### Your objective
Which lines of the records below contain the word "with"? Copy each of them out.

### Input
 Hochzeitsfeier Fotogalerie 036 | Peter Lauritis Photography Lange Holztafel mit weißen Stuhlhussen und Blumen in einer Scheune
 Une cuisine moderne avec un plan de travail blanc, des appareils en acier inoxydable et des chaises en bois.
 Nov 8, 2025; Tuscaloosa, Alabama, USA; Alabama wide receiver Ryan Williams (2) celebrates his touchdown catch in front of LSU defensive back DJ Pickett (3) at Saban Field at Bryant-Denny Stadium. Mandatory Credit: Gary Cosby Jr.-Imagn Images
==
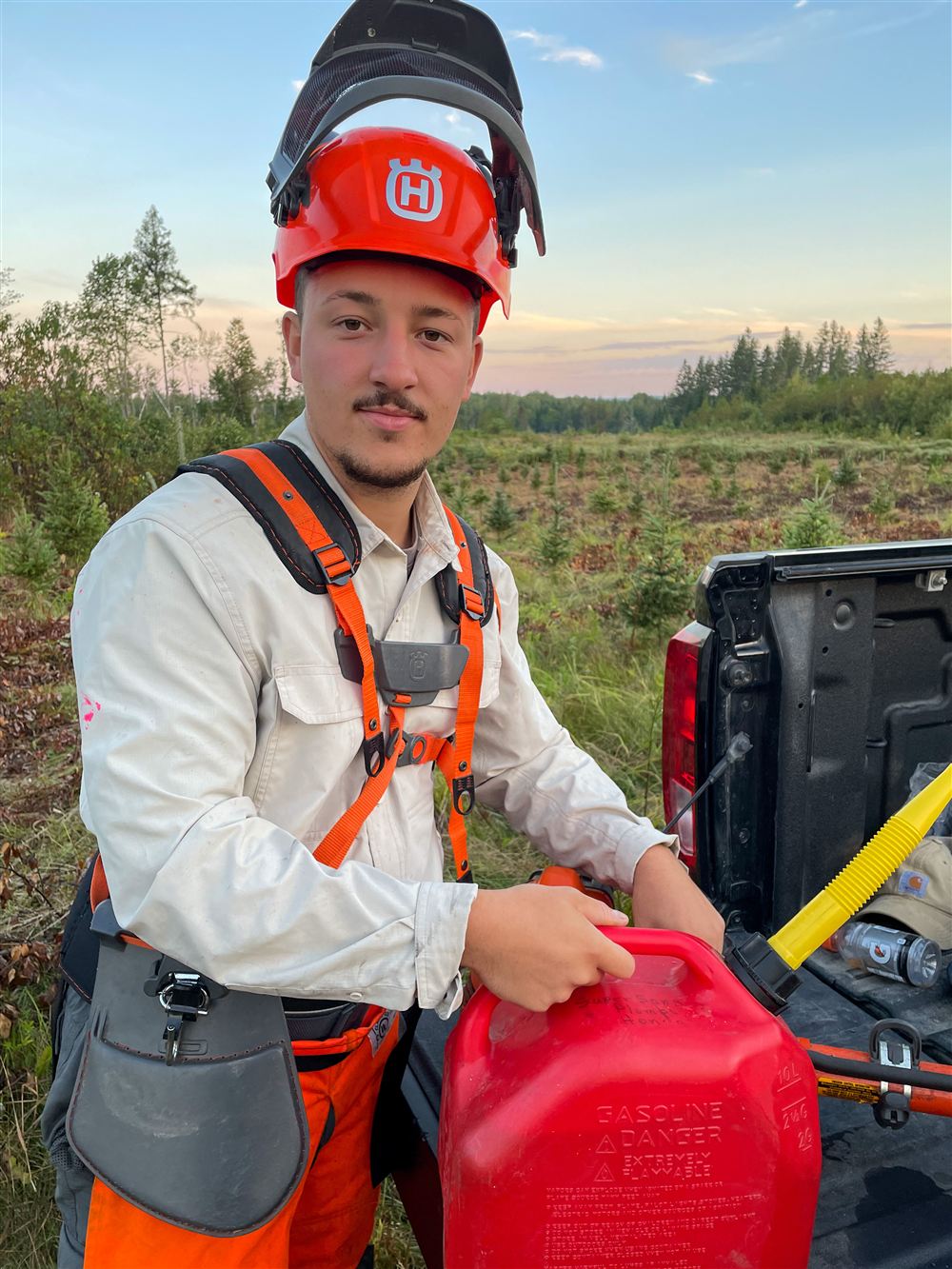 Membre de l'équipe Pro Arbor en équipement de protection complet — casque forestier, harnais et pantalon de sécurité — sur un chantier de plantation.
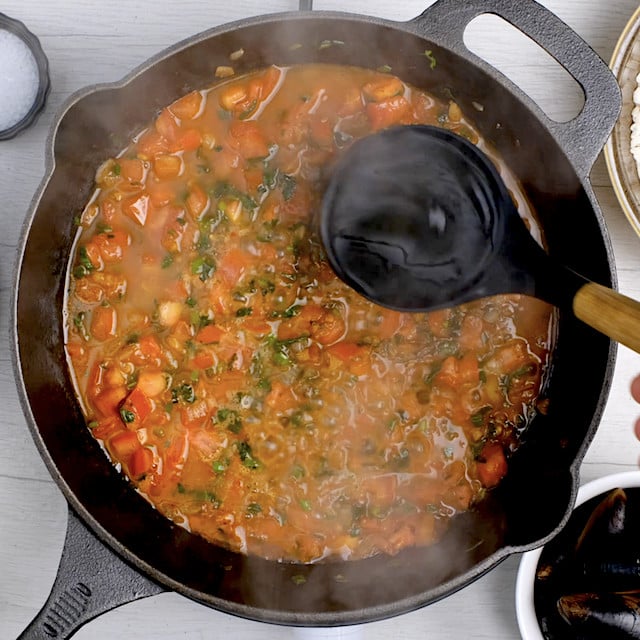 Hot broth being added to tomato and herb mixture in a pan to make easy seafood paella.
--
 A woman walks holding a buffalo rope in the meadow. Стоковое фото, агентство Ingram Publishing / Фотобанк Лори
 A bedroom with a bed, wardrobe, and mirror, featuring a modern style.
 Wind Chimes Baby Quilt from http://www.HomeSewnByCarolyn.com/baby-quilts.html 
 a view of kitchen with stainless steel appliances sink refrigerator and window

### Response to the task
 A bedroom with a bed, wardrobe, and mirror, featuring a modern style.
 a view of kitchen with stainless steel appliances sink refrigerator and window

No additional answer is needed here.